▸ **KUTIPAN TEKS**
--*--

Pemberian Timah (Sn)-Protoporfirin (atau timah-mesoporfirin) juga telah diusulkan untuk mengurangi kadar bilirubin. Timah tersebut dapat menghambat konversi biliverdin menjadi bilirubin melalui heme oksigenase. Walaupun kadar bilirubin dapat turun, pengaruhnya tidak lebih besar daripada yang dicapai dengan fototerapi. Komplikasinya meliputi eritema sementara jika bayi sedang menjalani fototerapi.
7.      Komplikasi
·         Cerebral palsy
·         Tuli nada tinggi
·         Paralisis dan displasia dental
·         Koreoatetosis bilateral dengan spasme otot involunter
·         Retardasi mental
·         Kuadriplegia spastis

8.      Pencegahan
a.       Pencegahan Primer :
ASI sedini mungkin dan sering (8-12 kali/hari selama hari-hari pertama). Hindari suplementasi rutin dengan air atau dekstrosa pada bayi yang diberi ASI yang tidak mengalami dehidrasi. Rendahnya asupan kalori dan atau keadaan dehidrasi berhubungan dengan proses menyusui dan dapat menimbulkan ikterus neonatorum. Meningkatkan frekuensi menyusui dapat menurunkan kecenderungan keadaan hiperbilirubinemia yang berat pada neonatus. Lingkungan yang kondusif bagi ibu akan menjamin terjadinya proses menyusui yang baik.
AAP juga melarang pemberian cairan tambahan (air, susu botol maupun dekstrosa) pada neonatus nondehidrasi. Pemberian cairan tambahan tidak dapat mencegah terjadinya ikterus neonatorum maupun menurunkan kadar bilirubin serum.
b.      Pencegahan Sekunder:
Dokter harus melakukan pemeriksaan sistematik pada neonatus yang memiliki risiko tinggi ikterus neonatorum.

--*--

(Data yang Direkam)

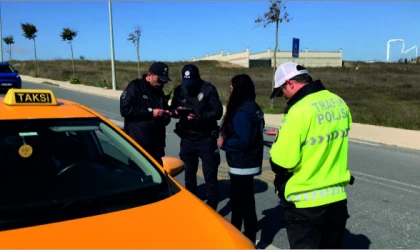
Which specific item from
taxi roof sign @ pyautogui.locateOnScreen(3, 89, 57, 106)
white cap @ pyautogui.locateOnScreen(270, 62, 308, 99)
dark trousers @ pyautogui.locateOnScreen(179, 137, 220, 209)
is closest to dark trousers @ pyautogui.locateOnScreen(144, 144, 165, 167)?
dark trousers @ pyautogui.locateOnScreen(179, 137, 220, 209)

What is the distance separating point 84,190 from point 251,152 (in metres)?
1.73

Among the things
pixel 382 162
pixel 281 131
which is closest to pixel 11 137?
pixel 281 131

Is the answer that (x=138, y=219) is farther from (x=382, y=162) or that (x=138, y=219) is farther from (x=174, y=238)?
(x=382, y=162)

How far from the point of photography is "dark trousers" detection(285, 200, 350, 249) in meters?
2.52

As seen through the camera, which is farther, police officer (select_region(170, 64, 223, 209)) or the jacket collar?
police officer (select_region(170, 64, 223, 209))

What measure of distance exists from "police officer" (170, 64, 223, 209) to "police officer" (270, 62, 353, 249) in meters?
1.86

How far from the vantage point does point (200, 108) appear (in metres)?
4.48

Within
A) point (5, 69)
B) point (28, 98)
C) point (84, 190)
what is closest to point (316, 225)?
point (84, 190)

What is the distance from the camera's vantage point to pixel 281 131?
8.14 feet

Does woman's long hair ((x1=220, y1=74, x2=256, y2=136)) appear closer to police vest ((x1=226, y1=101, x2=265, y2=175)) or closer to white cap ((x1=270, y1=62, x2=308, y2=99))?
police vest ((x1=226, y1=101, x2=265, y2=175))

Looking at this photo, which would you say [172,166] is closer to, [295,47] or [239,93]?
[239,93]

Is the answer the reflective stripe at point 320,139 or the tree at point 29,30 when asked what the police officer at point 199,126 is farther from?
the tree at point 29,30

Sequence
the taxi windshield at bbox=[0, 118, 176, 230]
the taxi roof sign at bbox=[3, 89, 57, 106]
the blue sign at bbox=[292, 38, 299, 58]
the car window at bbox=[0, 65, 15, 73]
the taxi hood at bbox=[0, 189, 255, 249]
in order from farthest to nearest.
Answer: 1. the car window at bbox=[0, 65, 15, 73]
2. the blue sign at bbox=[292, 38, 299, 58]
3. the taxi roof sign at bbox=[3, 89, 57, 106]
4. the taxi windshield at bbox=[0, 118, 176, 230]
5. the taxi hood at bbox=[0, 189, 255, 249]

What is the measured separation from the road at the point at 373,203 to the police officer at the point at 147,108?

--*--

▸ **SOAL UNTUK DIKERJAKAN**
[a] Ringkaslah teks tentang ikterus neonatorum dalam tiga kalimat.
[b] Tulis ulang bagian teks tentang ikterus neonatorum mulai dari "8.      Pencegahan" sampai dengan "kadar bilirubin serum.", dengan mengganti "neonatus" menjadi "bayi baru lahir".

▸ **JAWABAN YANG DIBERIKAN**
[a] Pemberian timah-protoporfirin dapat menurunkan kadar bilirubin dengan menghambat konversi biliverdin menjadi bilirubin, tetapi pengaruhnya tidak lebih besar daripada fototerapi. Komplikasi yang dicantumkan antara lain cerebral palsy, tuli nada tinggi, retardasi mental, dan kuadriplegia spastis. Pencegahannya meliputi pemberian ASI sedini mungkin dan sering tanpa cairan tambahan pada neonatus yang tidak mengalami dehidrasi, serta pemeriksaan sistematik oleh dokter pada neonatus yang berisiko tinggi mengalami ikterus neonatorum.

[b]
8.      Pencegahan
a.       Pencegahan Primer :
ASI sedini mungkin dan sering (8-12 kali/hari selama hari-hari pertama). Hindari suplementasi rutin dengan air atau dekstrosa pada bayi yang diberi ASI yang tidak mengalami dehidrasi. Rendahnya asupan kalori dan atau keadaan dehidrasi berhubungan dengan proses menyusui dan dapat menimbulkan ikterus neonatorum. Meningkatkan frekuensi menyusui dapat menurunkan kecenderungan keadaan hiperbilirubinemia yang berat pada bayi baru lahir. Lingkungan yang kondusif bagi ibu akan menjamin terjadinya proses menyusui yang baik.
AAP juga melarang pemberian cairan tambahan (air, susu botol maupun dekstrosa) pada bayi baru lahir nondehidrasi. Pemberian cairan tambahan tidak dapat mencegah terjadinya ikterus neonatorum maupun menurunkan kadar bilirubin serum.